Apesar de o Tribunal da Relação de Lisboa ter decido, em março de 2023, conceder mais prazos a José Sócrates para contestar eventuais nulidades da decisão que o levou a julgamento (em abril de 2021), a juíza de instrução Carla Marinho Pires declarou, esta semana, que não há nada para decidir.
Esta decisão abre a porta a que o julgamento do antigo primeiro-ministro e do amigo Carlos Santos Silva – pronunciados pelo juiz Ivo Rosa por crimes de falsificação de documentos e branqueamento de capitais – possa, de facto, iniciar-se, ainda que, segundo o acórdão do Tribunal da Relação de Lisboa, os arguidos tenham 120 dias para recorrer.
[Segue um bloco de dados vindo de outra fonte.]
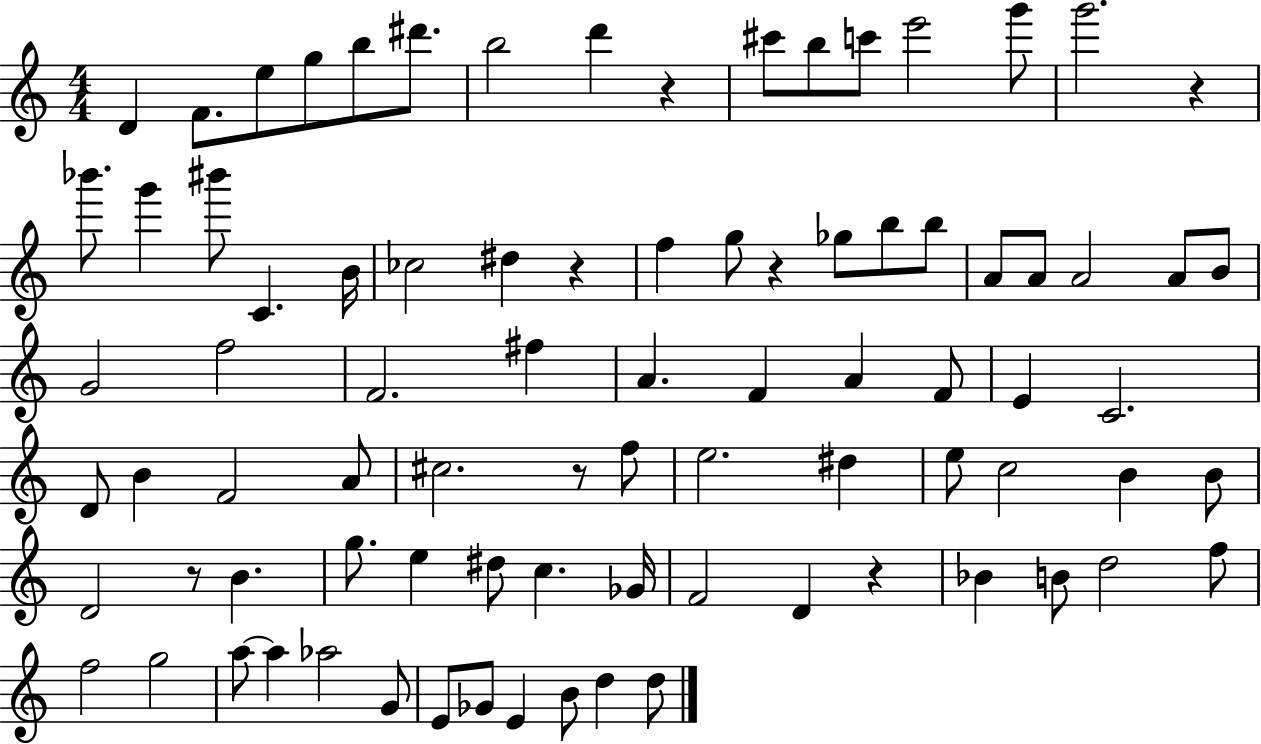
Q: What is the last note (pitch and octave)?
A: D5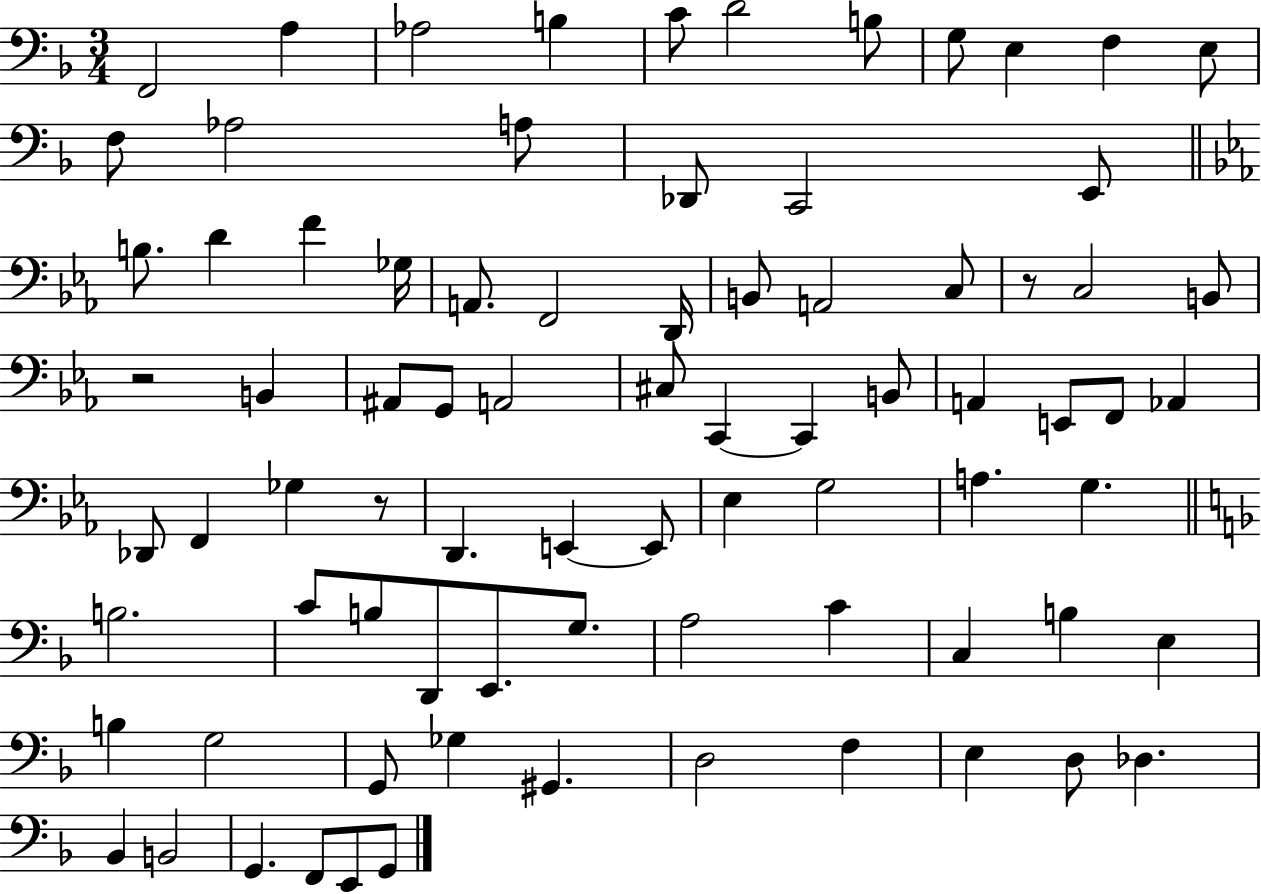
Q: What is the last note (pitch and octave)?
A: G2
Para o final deste mês, está prevista a revelação de um novo acórdão do TRL, que irá decidir se arguidos como Ricardo Salgado, Zeinal Bava, Henrique Granadeiro, entre outros, cujas suspeitas foram arquivadas, serão ou não julgados por corrupção.
O que está em causa? Em março de 2021, o TRL, num acórdão relatado pelo desembargador João Abrunhosa, decidiu que José Sócrates teria direito a 90 dias para contestar nulidades da decisão instrutória e mais 120 para recorrer, caso o juiz de instrução as indeferisse.
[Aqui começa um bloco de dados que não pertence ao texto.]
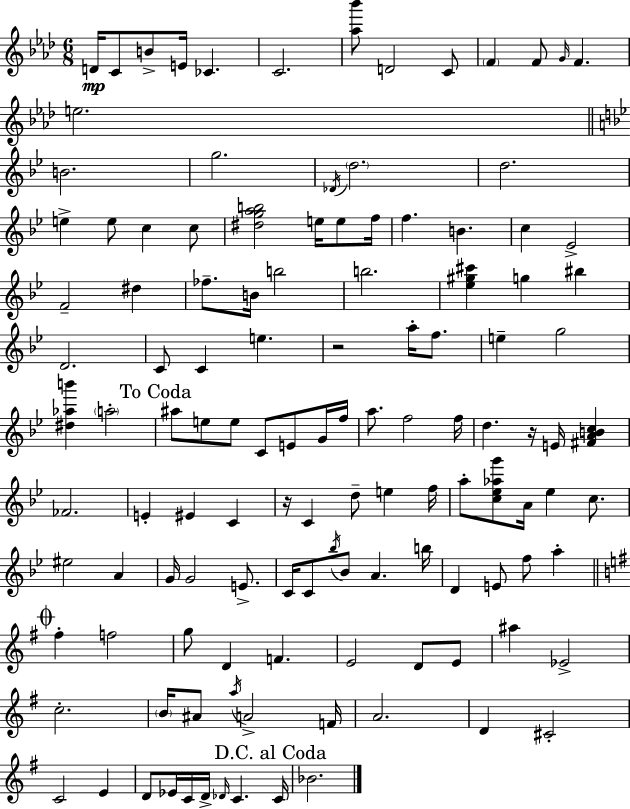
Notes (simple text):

D4/s C4/e B4/e E4/s CES4/q. C4/h. [Ab5,Bb6]/e D4/h C4/e F4/q F4/e G4/s F4/q. E5/h. B4/h. G5/h. Db4/s D5/h. D5/h. E5/q E5/e C5/q C5/e [D#5,G5,A5,B5]/h E5/s E5/e F5/s F5/q. B4/q. C5/q Eb4/h F4/h D#5/q FES5/e. B4/s B5/h B5/h. [Eb5,G#5,C#6]/q G5/q BIS5/q D4/h. C4/e C4/q E5/q. R/h A5/s F5/e. E5/q G5/h [D#5,Ab5,B6]/q A5/h A#5/e E5/e E5/e C4/e E4/e G4/s F5/s A5/e. F5/h F5/s D5/q. R/s E4/s [F#4,A4,B4,C5]/q FES4/h. E4/q EIS4/q C4/q R/s C4/q D5/e E5/q F5/s A5/e [C5,Eb5,Ab5,G6]/e A4/s Eb5/q C5/e. EIS5/h A4/q G4/s G4/h E4/e. C4/s C4/e Bb5/s Bb4/e A4/q. B5/s D4/q E4/e F5/e A5/q F#5/q F5/h G5/e D4/q F4/q. E4/h D4/e E4/e A#5/q Eb4/h C5/h. B4/s A#4/e A5/s A4/h F4/s A4/h. D4/q C#4/h C4/h E4/q D4/e Eb4/s C4/s D4/s Db4/s C4/q. C4/s Bb4/h.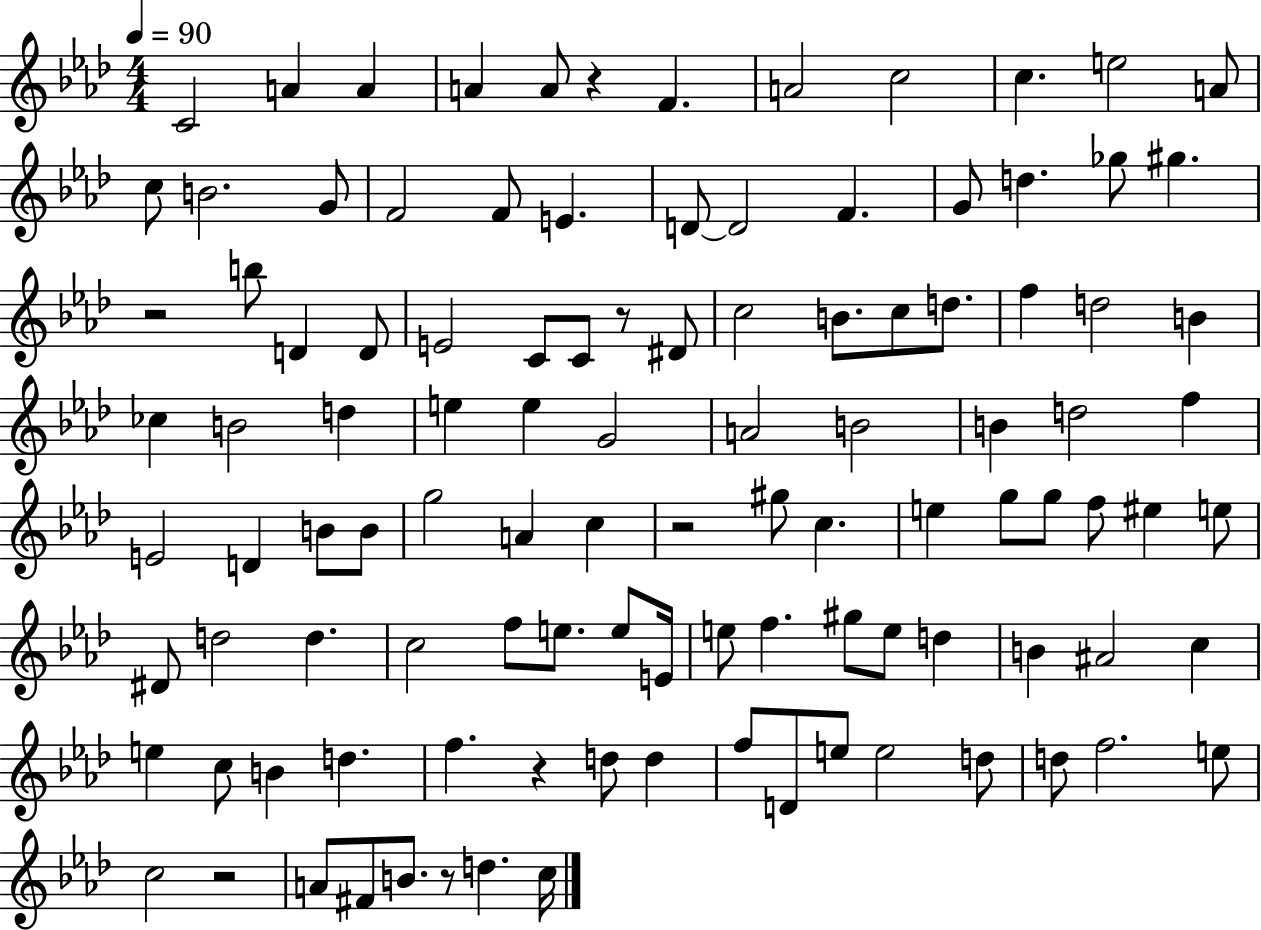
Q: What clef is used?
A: treble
O problema é que esta decisão surgiu quase dois anos após o juiz Ivo Rosa ter decidido pronunciar José Sócrates e Carlos Santos Silva para julgamento e arquivar a restante parte da Operação Marquês, ao mesmo tempo que – por um lado – o Ministério Público tinha recorrido da tal parte arquivada (não pronúncia) e, tal como Sócrates e Santos Silva, contestado a alteração da narrativa feita pelo juiz Ivo Rosa à acusação, transformando o amigo do antigo primeiro-ministro em corruptor ativo e não passivo, como o MP o descrevia.
Certo é que, entre novembro e dezembro, as defesas de Carlos Santos Silva e José Sócrates entregaram no J2 do Tribunal Central de Instrução Criminal os respetivos requerimentos a contestar eventuais nulidades da decisão de Ivo Rosa.
Esta semana, a juíza Carla Marinho Pires, simplesmente recusou decidir, afirmando que o que o tal acórdão do TRL de Março de 2021 apenas prorrogou prazos “para recorrer e arguir nulidades e irregularidades” da decisão instrutória e não “se a decisão é recorrível ou passível daquelas arguições”.
Isto é, uma coisa é ter prazo para contestar nulidades, outra é se as mesmas são passíveis de serem contestadas. “A admissibilidade de tais pretensões há-de decidir-se se” se os arguidos interpuserem recursos ou arguirem irregularidades ou nulidades.. Tal entendimento pode fazer com que, mesmo que os arguidos apresentem recurso, a juíza não os aceite, porque não há nada para recorrer.
Sendo assim, prosseguiu a magistrada judicial, “entende-se não ser a decisão passível de arguição das acima referidas nulidades/irregularidades, por estas já terem sido apreciadas por este tribunal, mostrando-se assim esgotado o poder jusrisdicional deste tribunal”, concluiu a magistrada.
José Sócrates foi acusado no processo Operação Marquês pelo MP, em 2017, de 31 crimes, designadamente corrupção passiva, branqueamento de capitais, falsificação de documentos e fraude fiscal, mas na decisão instrutória, em 09 de abril de 2021, o juiz Ivo Rosa decidiu ilibar José Sócrates de 25 dos 31 crimes, pronunciando-o para julgamento por três crimes de branqueamento de capitais e três de falsificação de documentos.